LastPass Sued for Data Breach to Recover $53,000 in Lost Cryptocurrency

The recent data breach at LastPass, which saw customers’ encrypted password vaults stolen, has sparked its first lawsuit from a customer who claims to have lost $53,000 in cryptocurrency due to the data breach.

The breach in question was detected by LastPass in August 2022, when the company confirmed that unauthorized individuals gained access to its developer environment and stole proprietary source code and technical documentation, although at the time LastPass said customer data was not involved. Then the company announced that a second breach had occurred that was linked to the first. The individual(s) behind that attack used information from that breach to target another employee and obtained credentials and keys that allowed access to and the decryption of some storage volumes within a cloud-based storage service.

Then on December 22, LastPass confirmed that the threat actor had copied information from a backup that contained basic customer account information and related metadata including company names, end-user names, billing addresses, email addresses, telephone numbers, and the IP addresses from which customers were accessing the LastPass service. The attackers also obtained a backup of customer vault data from the encrypted storage container. The vault data was stored in a proprietary binary format that contained both unencrypted data, such as website URLs, as well as fully-encrypted sensitive fields such as website usernames and passwords, secure notes, and form-filled data.
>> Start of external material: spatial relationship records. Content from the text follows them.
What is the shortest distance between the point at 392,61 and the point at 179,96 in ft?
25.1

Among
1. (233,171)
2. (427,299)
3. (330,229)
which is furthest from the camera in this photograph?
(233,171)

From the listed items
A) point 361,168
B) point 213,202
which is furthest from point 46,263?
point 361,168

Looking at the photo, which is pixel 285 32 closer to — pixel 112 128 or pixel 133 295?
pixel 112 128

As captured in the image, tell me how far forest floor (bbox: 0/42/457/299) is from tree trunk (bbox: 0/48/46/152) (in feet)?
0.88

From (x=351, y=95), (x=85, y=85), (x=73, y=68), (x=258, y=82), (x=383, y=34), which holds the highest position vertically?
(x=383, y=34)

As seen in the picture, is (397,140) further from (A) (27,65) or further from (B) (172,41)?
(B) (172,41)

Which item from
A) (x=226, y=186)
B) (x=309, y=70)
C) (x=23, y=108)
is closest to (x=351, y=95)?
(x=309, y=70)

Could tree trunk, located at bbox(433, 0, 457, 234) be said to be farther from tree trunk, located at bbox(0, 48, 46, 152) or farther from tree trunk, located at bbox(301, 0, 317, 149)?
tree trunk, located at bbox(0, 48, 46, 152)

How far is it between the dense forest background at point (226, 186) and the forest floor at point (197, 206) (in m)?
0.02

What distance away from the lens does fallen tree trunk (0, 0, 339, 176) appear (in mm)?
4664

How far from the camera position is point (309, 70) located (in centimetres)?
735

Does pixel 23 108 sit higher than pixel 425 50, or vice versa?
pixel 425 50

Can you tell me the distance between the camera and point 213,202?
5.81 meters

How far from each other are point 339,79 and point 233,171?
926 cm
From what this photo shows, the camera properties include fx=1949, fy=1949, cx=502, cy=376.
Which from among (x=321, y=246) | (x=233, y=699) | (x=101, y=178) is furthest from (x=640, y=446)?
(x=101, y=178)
Master passwords were not obtained, but weak master passwords could potentially be cracked, thus providing access to vaults.

The lawsuit was filed in the U.S. District Court of Massachusetts on behalf of plaintiff John Doe, and other individuals similarly affected by the data breach and alleges LastPass was negligent by failing to invest in adequate data security measures to prevent the unauthorized access to and copying of the plaintiff’s and class members’ private information. As a result of the alleged negligence, the password vaults of customers are now in the hands of cybercriminals and the plaintiff and class members are no longer in possession of a secure password vault.

The defendant claims to have started making Bitcoin purchases in July 2022, and did so over around 3 months, investing in approximately $53,000 in Bitcoin in that time. Over the Thanksgiving weekend, those Bitcoin investments were stolen. The plaintiff claims to have saved the keys for his cryptocurrency wallets in his LastPass vault, which was protected by a 12-character password that was created with a secure password generator in July 2022, which means his master password could not realistically be cracked. The plaintiff claims that if LastPass had been more transparent about the breach in August, he would have taken action to better secure his cryptocurrency accounts.

The plaintiff claims that the information in his LastPass account that allowed his accounts to be accessed was removed when he learned of the data breach, but since that information was in the copy that was stolen, the deletion of the data from the account was ineffective.  The lawsuit does not, however, provide any evidence that the theft occurred as a result of the LastPass data breach. The lawsuit seeks class action status, damages, a jury trial, and injunctive relief.